**BRIEF**
Copy out every line of the material below word for word, with nothing changed or left out.

**GIVEN RECORDS**
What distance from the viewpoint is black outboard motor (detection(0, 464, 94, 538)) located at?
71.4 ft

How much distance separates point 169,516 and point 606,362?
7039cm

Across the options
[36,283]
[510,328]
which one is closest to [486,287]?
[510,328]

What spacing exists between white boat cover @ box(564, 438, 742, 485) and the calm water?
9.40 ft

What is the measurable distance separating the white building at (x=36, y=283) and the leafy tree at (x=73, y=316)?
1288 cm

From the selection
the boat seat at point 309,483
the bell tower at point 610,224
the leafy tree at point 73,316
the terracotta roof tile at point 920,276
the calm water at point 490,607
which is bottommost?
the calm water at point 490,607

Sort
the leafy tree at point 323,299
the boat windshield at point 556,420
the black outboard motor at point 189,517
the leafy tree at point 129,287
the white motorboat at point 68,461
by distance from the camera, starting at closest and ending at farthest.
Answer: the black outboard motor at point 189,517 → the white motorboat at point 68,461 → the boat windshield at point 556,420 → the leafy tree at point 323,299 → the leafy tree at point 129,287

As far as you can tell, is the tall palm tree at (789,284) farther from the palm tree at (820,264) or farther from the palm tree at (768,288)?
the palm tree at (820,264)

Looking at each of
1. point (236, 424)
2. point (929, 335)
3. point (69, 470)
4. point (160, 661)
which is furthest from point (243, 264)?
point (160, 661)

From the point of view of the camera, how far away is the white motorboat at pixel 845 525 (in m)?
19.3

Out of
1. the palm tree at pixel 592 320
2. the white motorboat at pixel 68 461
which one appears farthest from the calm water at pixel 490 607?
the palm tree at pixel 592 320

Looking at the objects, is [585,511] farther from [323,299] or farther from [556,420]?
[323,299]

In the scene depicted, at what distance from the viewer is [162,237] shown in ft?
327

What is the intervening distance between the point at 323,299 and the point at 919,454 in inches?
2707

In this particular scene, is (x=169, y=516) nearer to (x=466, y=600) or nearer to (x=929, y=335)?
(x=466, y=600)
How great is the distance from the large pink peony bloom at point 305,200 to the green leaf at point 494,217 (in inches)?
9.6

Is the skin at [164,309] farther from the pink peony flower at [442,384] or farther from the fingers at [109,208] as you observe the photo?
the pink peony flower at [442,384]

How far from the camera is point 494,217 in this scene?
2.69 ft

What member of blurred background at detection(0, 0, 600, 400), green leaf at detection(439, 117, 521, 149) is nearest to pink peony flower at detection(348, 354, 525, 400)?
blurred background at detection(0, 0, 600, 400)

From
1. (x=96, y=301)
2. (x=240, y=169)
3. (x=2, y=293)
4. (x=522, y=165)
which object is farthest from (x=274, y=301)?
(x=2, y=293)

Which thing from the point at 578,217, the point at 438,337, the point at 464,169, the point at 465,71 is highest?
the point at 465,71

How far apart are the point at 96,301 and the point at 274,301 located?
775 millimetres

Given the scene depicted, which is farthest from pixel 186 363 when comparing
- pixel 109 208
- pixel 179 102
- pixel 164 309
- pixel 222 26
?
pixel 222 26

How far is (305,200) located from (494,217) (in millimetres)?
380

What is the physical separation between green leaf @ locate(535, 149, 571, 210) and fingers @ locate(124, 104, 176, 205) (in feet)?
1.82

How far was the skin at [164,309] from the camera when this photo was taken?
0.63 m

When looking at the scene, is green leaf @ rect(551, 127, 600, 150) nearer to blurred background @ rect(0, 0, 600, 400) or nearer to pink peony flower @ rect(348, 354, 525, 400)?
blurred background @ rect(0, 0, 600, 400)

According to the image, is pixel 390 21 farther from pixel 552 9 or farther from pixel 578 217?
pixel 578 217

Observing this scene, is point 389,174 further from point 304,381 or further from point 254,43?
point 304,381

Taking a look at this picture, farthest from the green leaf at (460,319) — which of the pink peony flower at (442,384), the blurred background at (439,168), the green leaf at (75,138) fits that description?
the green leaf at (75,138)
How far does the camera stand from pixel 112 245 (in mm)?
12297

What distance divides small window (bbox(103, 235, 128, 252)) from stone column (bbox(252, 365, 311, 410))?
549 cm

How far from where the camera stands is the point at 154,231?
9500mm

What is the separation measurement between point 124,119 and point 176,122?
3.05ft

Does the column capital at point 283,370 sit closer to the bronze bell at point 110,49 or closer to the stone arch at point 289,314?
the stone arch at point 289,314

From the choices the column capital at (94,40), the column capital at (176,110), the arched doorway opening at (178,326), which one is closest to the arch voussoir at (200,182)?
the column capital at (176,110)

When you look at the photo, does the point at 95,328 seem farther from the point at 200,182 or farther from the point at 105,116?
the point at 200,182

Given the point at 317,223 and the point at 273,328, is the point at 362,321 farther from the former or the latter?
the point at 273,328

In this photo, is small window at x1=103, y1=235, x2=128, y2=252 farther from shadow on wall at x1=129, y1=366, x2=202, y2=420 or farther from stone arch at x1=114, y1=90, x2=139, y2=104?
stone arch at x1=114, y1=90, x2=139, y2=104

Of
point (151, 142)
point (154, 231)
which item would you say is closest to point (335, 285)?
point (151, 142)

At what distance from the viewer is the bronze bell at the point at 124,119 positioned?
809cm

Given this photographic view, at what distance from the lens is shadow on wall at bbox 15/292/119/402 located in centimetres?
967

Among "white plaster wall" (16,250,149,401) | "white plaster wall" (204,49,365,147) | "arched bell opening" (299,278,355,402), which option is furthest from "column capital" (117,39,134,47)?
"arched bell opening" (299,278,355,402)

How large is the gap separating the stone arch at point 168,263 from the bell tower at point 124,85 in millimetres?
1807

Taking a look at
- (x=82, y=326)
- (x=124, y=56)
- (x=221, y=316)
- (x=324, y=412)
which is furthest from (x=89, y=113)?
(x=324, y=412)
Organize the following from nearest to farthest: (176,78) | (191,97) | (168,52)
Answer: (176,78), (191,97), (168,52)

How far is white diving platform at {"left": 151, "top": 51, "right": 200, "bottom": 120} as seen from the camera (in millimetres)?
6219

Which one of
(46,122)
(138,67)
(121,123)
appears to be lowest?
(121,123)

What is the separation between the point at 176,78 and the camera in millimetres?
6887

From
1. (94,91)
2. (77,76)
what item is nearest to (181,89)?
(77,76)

**RESULT OF THIS TASK**
What distance from the viewpoint is black outboard motor (detection(0, 464, 94, 538)) located at?
71.4 ft

How much distance separates point 169,516 and point 606,362?
7039cm

Across the options
[36,283]
[510,328]
which one is closest to [486,287]?
[510,328]

What spacing exists between white boat cover @ box(564, 438, 742, 485) and the calm water?
9.40 ft

What is the measurable distance separating the white building at (x=36, y=283) and the leafy tree at (x=73, y=316)?
1288 cm

From the selection
the boat seat at point 309,483
the bell tower at point 610,224
the leafy tree at point 73,316
the terracotta roof tile at point 920,276
the calm water at point 490,607
which is bottommost?
the calm water at point 490,607

Sort
the leafy tree at point 323,299
the boat windshield at point 556,420
the black outboard motor at point 189,517
the leafy tree at point 129,287
the white motorboat at point 68,461
by distance from the camera, starting at closest and ending at farthest.
Answer: the black outboard motor at point 189,517 → the white motorboat at point 68,461 → the boat windshield at point 556,420 → the leafy tree at point 323,299 → the leafy tree at point 129,287

As far as you can tell, is the tall palm tree at (789,284) farther from the palm tree at (820,264) or farther from the palm tree at (768,288)?
the palm tree at (820,264)

Looking at each of
1. point (236, 424)
2. point (929, 335)
3. point (69, 470)
4. point (160, 661)
which is furthest from point (243, 264)?
point (160, 661)

From the point of view of the camera, how far away is the white motorboat at pixel 845 525 (in m)?
19.3

Out of
1. the palm tree at pixel 592 320
2. the white motorboat at pixel 68 461
which one appears farthest from the calm water at pixel 490 607?
the palm tree at pixel 592 320

Looking at the objects, is [585,511] farther from [323,299] or farther from [556,420]?
[323,299]

In the scene depicted, at what distance from the viewer is [162,237] shown in ft?
327

What is the intervening distance between the point at 323,299 and the point at 919,454 in inches?
2707

In this particular scene, is (x=169, y=516) nearer to (x=466, y=600) or nearer to (x=929, y=335)?
(x=466, y=600)
How great is the distance from the large pink peony bloom at point 305,200 to the green leaf at point 494,217 (in inches)?
9.6

Is the skin at [164,309] farther from the pink peony flower at [442,384] or farther from the fingers at [109,208] as you observe the photo?
the pink peony flower at [442,384]

How far from the camera is point 494,217 in this scene?
2.69 ft

What member of blurred background at detection(0, 0, 600, 400), green leaf at detection(439, 117, 521, 149) is nearest to pink peony flower at detection(348, 354, 525, 400)?
blurred background at detection(0, 0, 600, 400)

From
1. (x=96, y=301)
2. (x=240, y=169)
3. (x=2, y=293)
4. (x=522, y=165)
which object is farthest from (x=274, y=301)?
(x=2, y=293)

Which thing from the point at 578,217, the point at 438,337, the point at 464,169, the point at 465,71 is highest?
the point at 465,71

How far apart are the point at 96,301 and the point at 274,301 located?
775 millimetres

Given the scene depicted, which is farthest from pixel 186 363 when comparing
- pixel 109 208
- pixel 179 102
- pixel 164 309
- pixel 222 26
?
pixel 222 26

How far is (305,200) located from (494,217) (in millimetres)?
380

What is the physical separation between green leaf @ locate(535, 149, 571, 210) and fingers @ locate(124, 104, 176, 205) (in feet)?
1.82

How far was the skin at [164,309] from the camera when this photo was taken?
0.63 m

When looking at the scene, is green leaf @ rect(551, 127, 600, 150) nearer to blurred background @ rect(0, 0, 600, 400) or nearer to pink peony flower @ rect(348, 354, 525, 400)?
blurred background @ rect(0, 0, 600, 400)

According to the image, is pixel 390 21 farther from pixel 552 9 or farther from pixel 578 217?
pixel 578 217

Observing this scene, is point 389,174 further from point 304,381 or further from point 254,43?
point 304,381

Taking a look at this picture, farthest from the green leaf at (460,319) — which of the pink peony flower at (442,384), the blurred background at (439,168), the green leaf at (75,138) fits that description?
the green leaf at (75,138)
How far does the camera stand from pixel 112 245 (in mm)?
12297

What distance divides small window (bbox(103, 235, 128, 252)) from stone column (bbox(252, 365, 311, 410))?
549 cm

How far from where the camera stands is the point at 154,231?
9500mm

What is the separation measurement between point 124,119 and point 176,122?
3.05ft

Does the column capital at point 283,370 sit closer to the bronze bell at point 110,49 or closer to the stone arch at point 289,314?
the stone arch at point 289,314

From the choices the column capital at (94,40), the column capital at (176,110), the arched doorway opening at (178,326), which one is closest to the arch voussoir at (200,182)?
the column capital at (176,110)

When you look at the photo, does the point at 95,328 seem farther from the point at 200,182 or farther from the point at 105,116?
the point at 200,182

Given the point at 317,223 and the point at 273,328, is the point at 362,321 farther from the former or the latter?
the point at 273,328

In this photo, is small window at x1=103, y1=235, x2=128, y2=252 farther from shadow on wall at x1=129, y1=366, x2=202, y2=420 or farther from stone arch at x1=114, y1=90, x2=139, y2=104?
stone arch at x1=114, y1=90, x2=139, y2=104

Of
point (151, 142)
point (154, 231)
which item would you say is closest to point (335, 285)?
point (151, 142)

At what distance from the viewer is the bronze bell at the point at 124,119 positioned?
809cm

Given this photographic view, at what distance from the lens is shadow on wall at bbox 15/292/119/402 located in centimetres?
967

Among "white plaster wall" (16,250,149,401) | "white plaster wall" (204,49,365,147) | "arched bell opening" (299,278,355,402), which option is furthest from "column capital" (117,39,134,47)?
"arched bell opening" (299,278,355,402)

How large is the gap separating the stone arch at point 168,263 from the bell tower at point 124,85 in millimetres?
1807

Taking a look at
- (x=82, y=326)
- (x=124, y=56)
- (x=221, y=316)
- (x=324, y=412)
which is furthest from (x=89, y=113)?
(x=324, y=412)
Organize the following from nearest to farthest: (176,78) | (191,97) | (168,52)
Answer: (176,78), (191,97), (168,52)

How far is white diving platform at {"left": 151, "top": 51, "right": 200, "bottom": 120} as seen from the camera (in millimetres)?
6219

Which one of
(46,122)
(138,67)
(121,123)
appears to be lowest?
(121,123)

What is the separation between the point at 176,78 and the camera in millimetres?
6887

From
1. (94,91)
2. (77,76)
what item is nearest to (181,89)?
(77,76)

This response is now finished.